Suspect McKee until recently was considered by the California Department of Mental Health to be a mentally disordered offender (MDO). As such, he would by law be separated from other patients in the facility not similarly designated. But in mid-March, McKee was reclassified for inclusion in the sexually violent predator (SVP) program and became, in hospital lexicon, a dual-confinement patient.
McKee, 35, originally imprisoned for lewd acts on children, had sought to be released from state custody by claiming he was not dangerous to the public. McKee argued that provisions of Proposition 83, the so-called Jessica’s Law, were inadequate to insure that only those persons with a diagnosed, current mental illness -- one making them dangerous to the public -- could continue to be confined.
The Court of Appeal decision confirmed McKee’s involuntary commitment at ASH March 21.
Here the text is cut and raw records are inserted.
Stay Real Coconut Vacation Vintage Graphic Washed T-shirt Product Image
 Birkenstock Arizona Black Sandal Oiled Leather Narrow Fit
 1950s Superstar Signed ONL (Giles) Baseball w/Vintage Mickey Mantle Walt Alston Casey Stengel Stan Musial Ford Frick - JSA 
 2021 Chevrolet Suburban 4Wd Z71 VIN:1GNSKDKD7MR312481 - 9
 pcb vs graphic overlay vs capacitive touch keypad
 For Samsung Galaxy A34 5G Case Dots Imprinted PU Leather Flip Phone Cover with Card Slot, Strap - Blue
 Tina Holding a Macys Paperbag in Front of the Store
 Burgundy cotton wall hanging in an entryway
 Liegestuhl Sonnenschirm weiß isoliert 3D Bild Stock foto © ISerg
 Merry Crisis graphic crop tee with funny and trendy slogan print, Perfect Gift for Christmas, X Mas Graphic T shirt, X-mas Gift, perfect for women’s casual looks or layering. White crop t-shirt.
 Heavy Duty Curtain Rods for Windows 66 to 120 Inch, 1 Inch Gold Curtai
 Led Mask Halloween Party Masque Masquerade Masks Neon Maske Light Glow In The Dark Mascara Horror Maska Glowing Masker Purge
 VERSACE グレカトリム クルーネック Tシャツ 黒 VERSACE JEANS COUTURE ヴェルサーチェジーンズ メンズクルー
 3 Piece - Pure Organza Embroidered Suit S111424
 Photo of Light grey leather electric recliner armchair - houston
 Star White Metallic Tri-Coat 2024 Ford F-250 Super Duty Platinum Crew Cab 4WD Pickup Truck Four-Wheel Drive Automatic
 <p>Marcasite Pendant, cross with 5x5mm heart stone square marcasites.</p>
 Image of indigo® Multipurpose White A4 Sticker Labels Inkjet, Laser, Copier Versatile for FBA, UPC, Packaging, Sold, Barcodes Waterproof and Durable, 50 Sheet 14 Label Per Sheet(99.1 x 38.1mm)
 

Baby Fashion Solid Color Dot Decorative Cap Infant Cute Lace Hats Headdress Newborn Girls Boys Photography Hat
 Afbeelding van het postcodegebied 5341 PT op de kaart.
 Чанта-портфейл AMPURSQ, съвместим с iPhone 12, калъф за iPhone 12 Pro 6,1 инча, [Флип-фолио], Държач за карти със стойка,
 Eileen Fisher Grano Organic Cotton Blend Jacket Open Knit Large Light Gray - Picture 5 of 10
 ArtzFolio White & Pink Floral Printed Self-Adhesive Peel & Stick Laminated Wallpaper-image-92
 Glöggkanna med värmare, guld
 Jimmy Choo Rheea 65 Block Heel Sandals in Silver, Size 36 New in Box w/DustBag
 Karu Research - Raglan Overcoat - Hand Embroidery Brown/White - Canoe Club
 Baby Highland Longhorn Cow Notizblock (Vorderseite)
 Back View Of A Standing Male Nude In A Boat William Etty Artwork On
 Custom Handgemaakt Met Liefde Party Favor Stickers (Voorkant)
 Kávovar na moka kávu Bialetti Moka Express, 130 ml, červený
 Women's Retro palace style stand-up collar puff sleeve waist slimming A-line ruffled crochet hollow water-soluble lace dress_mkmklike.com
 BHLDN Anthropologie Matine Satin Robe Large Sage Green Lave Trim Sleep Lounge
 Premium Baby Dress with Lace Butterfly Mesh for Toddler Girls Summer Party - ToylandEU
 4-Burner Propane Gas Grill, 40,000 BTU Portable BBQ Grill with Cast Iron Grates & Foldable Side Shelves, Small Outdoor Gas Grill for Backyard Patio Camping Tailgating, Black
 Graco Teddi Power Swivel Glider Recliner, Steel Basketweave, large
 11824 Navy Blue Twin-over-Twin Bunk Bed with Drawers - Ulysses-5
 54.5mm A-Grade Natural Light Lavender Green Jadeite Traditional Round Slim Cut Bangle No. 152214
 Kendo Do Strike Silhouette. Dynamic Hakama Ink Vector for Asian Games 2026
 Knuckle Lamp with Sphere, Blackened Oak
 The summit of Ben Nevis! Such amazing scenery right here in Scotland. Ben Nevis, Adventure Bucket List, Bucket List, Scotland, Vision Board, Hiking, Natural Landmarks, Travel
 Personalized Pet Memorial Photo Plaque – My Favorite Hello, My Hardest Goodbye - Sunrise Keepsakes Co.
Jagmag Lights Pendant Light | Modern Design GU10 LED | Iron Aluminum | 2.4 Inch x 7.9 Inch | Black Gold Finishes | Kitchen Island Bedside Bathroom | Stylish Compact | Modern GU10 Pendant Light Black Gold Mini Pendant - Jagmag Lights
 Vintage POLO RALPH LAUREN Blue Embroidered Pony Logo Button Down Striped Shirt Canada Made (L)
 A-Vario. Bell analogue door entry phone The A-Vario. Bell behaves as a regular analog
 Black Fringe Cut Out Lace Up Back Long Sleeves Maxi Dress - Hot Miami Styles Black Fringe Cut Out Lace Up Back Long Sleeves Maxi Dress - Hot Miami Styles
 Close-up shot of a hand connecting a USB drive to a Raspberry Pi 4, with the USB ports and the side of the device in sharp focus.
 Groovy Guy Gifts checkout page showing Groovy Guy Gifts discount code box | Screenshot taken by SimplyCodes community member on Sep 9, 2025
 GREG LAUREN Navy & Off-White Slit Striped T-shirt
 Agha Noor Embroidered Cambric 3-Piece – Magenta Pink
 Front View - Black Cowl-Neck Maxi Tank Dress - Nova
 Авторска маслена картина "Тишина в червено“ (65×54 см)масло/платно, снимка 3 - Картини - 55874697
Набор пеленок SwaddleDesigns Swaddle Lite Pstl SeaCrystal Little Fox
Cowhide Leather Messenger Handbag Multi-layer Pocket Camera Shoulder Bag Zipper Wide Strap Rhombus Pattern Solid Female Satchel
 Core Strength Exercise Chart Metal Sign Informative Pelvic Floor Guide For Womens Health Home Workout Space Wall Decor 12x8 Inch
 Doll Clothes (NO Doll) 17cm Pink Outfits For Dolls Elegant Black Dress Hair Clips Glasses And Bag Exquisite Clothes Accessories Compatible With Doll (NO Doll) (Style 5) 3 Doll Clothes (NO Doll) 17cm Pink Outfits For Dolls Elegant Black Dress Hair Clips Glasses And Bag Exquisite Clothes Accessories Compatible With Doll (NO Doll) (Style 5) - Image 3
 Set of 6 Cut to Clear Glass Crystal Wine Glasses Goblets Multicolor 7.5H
Immediately after that court decision, McKee was placed in Unit 22 at ASH, and others in the SVP program said they began to inform staff that McKee was bullying and threatening people in the unit, and becoming increasingly aggressive and violent. Their claims went unheeded, according to one patient, Peter Tolls.
Rael talked on the telephone to his friend, fellow patient Ron “Bear” Barrett, according to Tolls, at about 10:30 p.m. Saturday, sounding upbeat on the one hand but also expressing fear of McKee.
In a prior case involving a similar failure to protect a patient, a federal judge ruled that two ASH employees violated one patient’s civil rights and ordered the pair to pay $1,000 to that SVP patient. The judge now wants to know why the ASH employees have not yet done so.
U.S. Central District Judge S. James Sotero ruled in December that employees Melissa A. Roper and Michael C. Groom were found to have made “a substantial departure from professional judgment, practice and standards” and thus were responsible for injuries suffered by patient Theodric Van Smith in assaults on him by other two patients.
ASH officials in that case also had been repeatedly warned, by patients, staff and state and federal law enforcement agencies that Smith might become a target of attack for his testimony against two Pelican Bay State Prison guards. Peggy Phaklides, a litigation manager for ASH, said in January the hospital is considering appealing Smith’s civil judgment.